A prioridade do Governo para o Serviço Nacional de Saúde (NHS) é não deixar que o buraco de 22 mil milhões no orçamento aumente. May terá dito que não vai haver mais verbas para o NHS em reuniões com os responsáveis, apesar dos alertas destes para o facto de que há hospitais perto do ponto de ruptura, segundo o diário The Guardian. Fontes das Finanças confirmaram que o próximo orçamento não incluirá verbas extra para o NHS – apesar de cada vez mais pedidos de responsáveis e da expectativa pública de que haveria mais investimento no serviço público de saúde se o Reino Unido votasse para sair da UE.

Escócia e Irlanda do Norte

A chefe do Governo autónomo da Escócia, Nicola Sturgeon, já avisou que não hesitará em levar a cabo um novo referendo à independência caso o Governo de May opte pela chamada "hard Brexit", uma saída da União Europeia em que o Reino Unido abandone todos os mecanismos da UE para poder controlar a imigração. Sturgeon já tinha dito que era inaceitável que os escoceses, que no referendo votaram de forma a manter-se na UE, fossem agora obrigados a sair.

A Irlanda do Norte também votou maioritariamente pela permanência e o vice-primeiro-ministro Martin McGuiness afirmou que o impacto na região seria “muito profundo” e que as duas Irlandas deveriam poder votar uma reunificação. Também a República da Irlanda reagiu, e o primeiro-ministro irlandês, Enda Kenny, anunciou no domingo um encontro de líderes políticos dos dois lados da fronteira para preparar a região para as consequências do "Brexit".

Oposição

Foi pacífica a passagem do poder de David Cameron — que venceu as eleições do ano passado com a maioria absoluta que a relaização do referendo lhe deu — para Theresa May. Porém, uma sondagem da YouGov diz que, actualmente, só um em cada seis cidadãos está satisfeito com a forma como a primeira-ministra está a gerir o processo de mudanças necessárias à saída da União Europeia.

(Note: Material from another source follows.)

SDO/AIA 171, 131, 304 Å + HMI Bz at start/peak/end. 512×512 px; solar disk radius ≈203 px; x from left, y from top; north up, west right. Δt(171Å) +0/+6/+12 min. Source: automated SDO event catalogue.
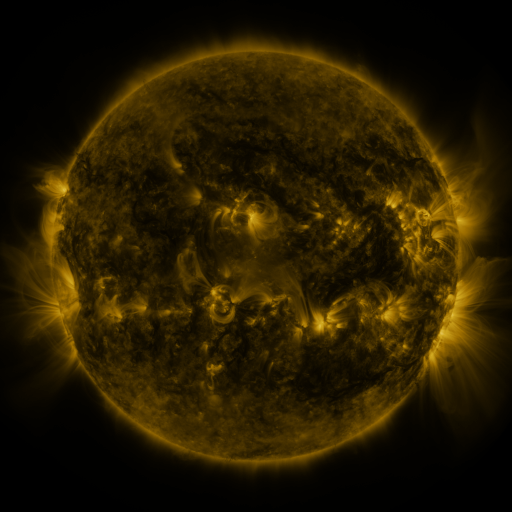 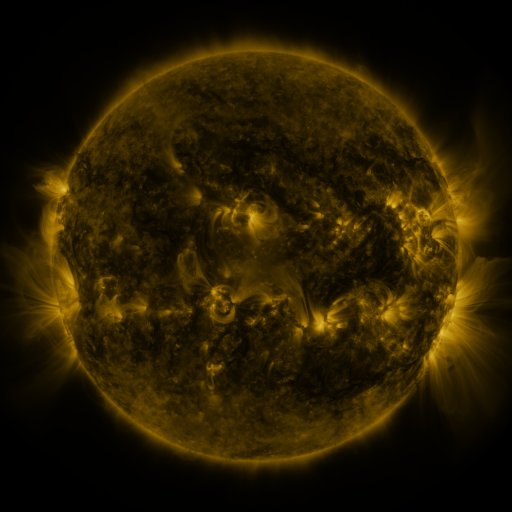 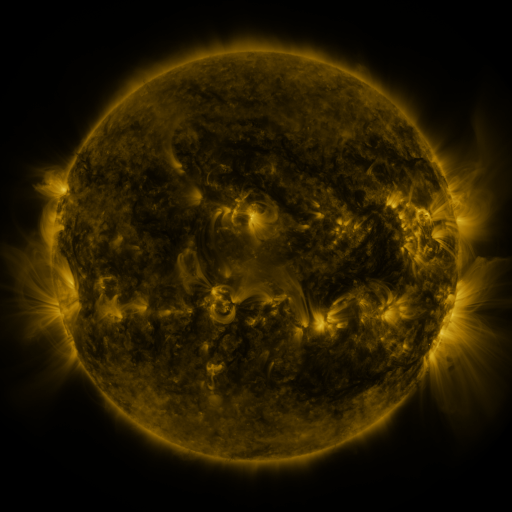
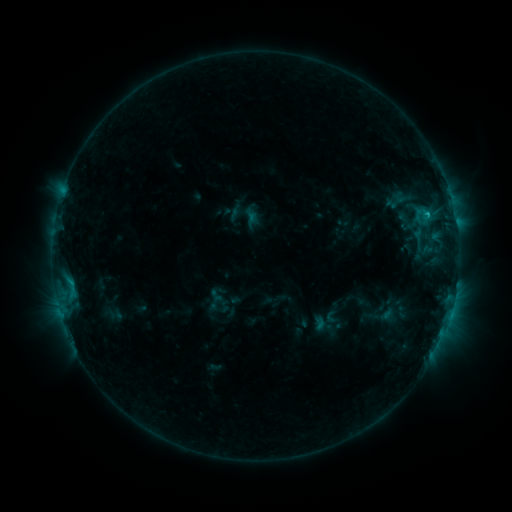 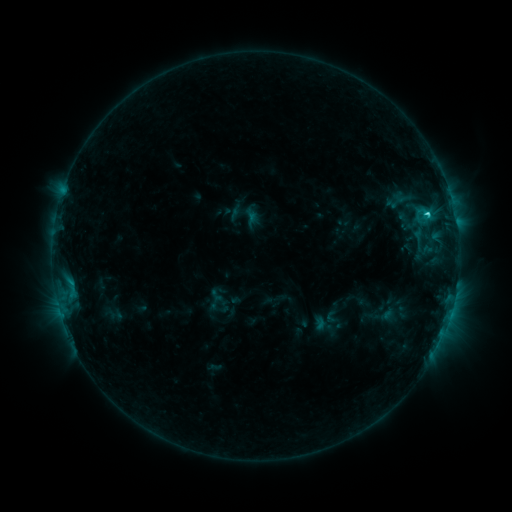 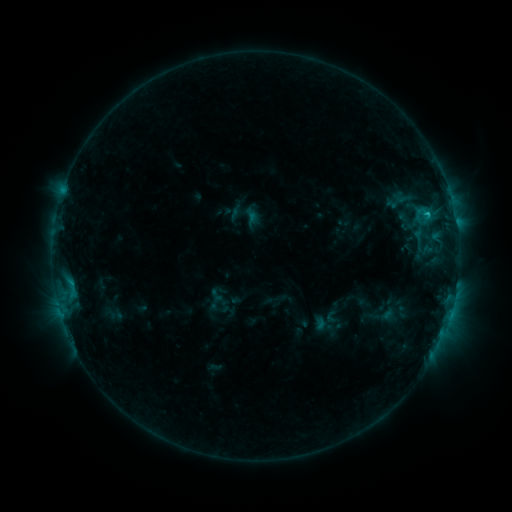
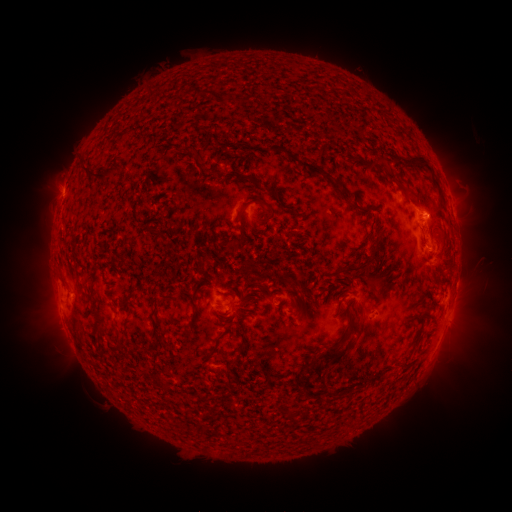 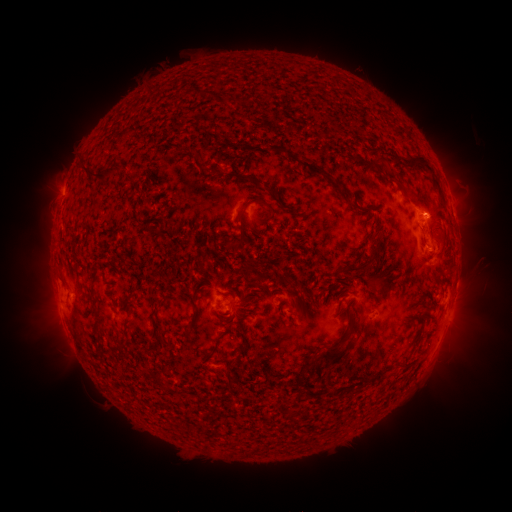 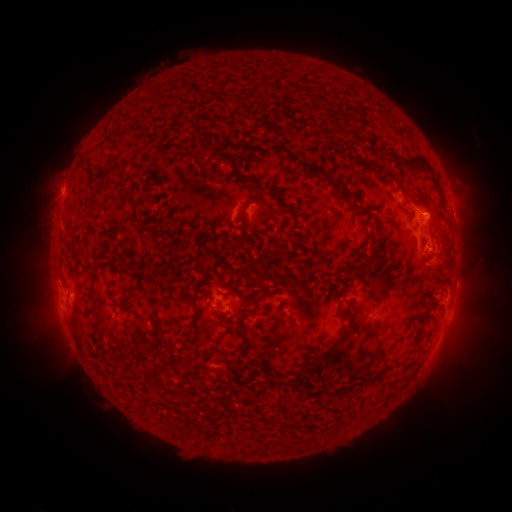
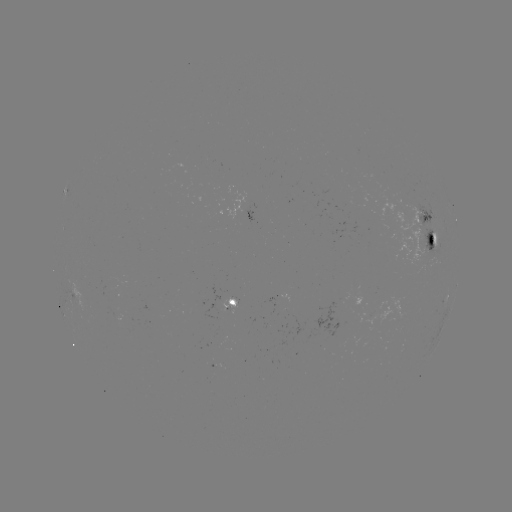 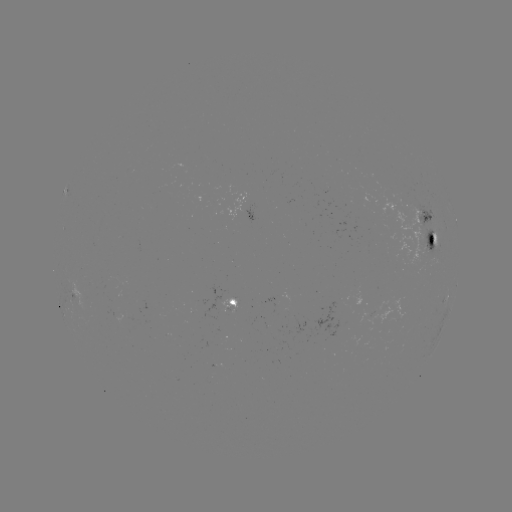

Este sentimento da opinião pública não tem, porém, eco no Parlamento de Westminster, onde o principal partido da oposição, historicamente mais europeísta, pouco se tem feito ouvir. O Partido Trabalhista passou meses envolvido numa guerra intestina pela liderança, finalmente assumida por Jeremy Corbyn, que acaba de ser reeleito e ganhou maior legitimidade para aplicar o seu estilo e agenda, bastante mais à esquerda do que as últimas lideranças do Labour (Ed Milliband, o anterior, ficou a 15 pontos de Cameron nas legislativas).

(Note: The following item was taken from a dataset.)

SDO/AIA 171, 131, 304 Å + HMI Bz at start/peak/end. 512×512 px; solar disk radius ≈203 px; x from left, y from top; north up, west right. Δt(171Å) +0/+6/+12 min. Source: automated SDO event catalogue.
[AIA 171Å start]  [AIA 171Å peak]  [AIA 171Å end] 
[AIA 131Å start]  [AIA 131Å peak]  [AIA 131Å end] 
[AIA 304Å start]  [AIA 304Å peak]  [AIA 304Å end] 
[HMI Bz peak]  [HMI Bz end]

Corbyn prometeu unir o partido — há quem considere a tarefa impossível, com uma facção nostálgica a desejar o regresso de outro Milliband, David, ou a sonhar com o regresso de Tony Blair, que recentemente falou nisso (de forma vaga, mas falou) para o tornar numa oposição eficaz, primeiro, e uma força capaz de vencer eleições, depois. A dúvida é como cumprirá essas promessas este anti-europeísta convicto que mal se mostrou durante a campanha do seu partido (pela permanência) antes do referendo.

Noutro espectro político, a oposição do UKIP não se revelou um problema; nem deverá sê-lo nos próximos tempos. O partido anti-imigração e xenófobo desagrega-se — uma nova líder demitiu-se, um candidato a líder desistiu e Nigel Farage é o presidente interino, mas é agora um político com pouco apelo junto do eleitorado — e a sua agenda foi parcialmente absorvida nestes cem dias.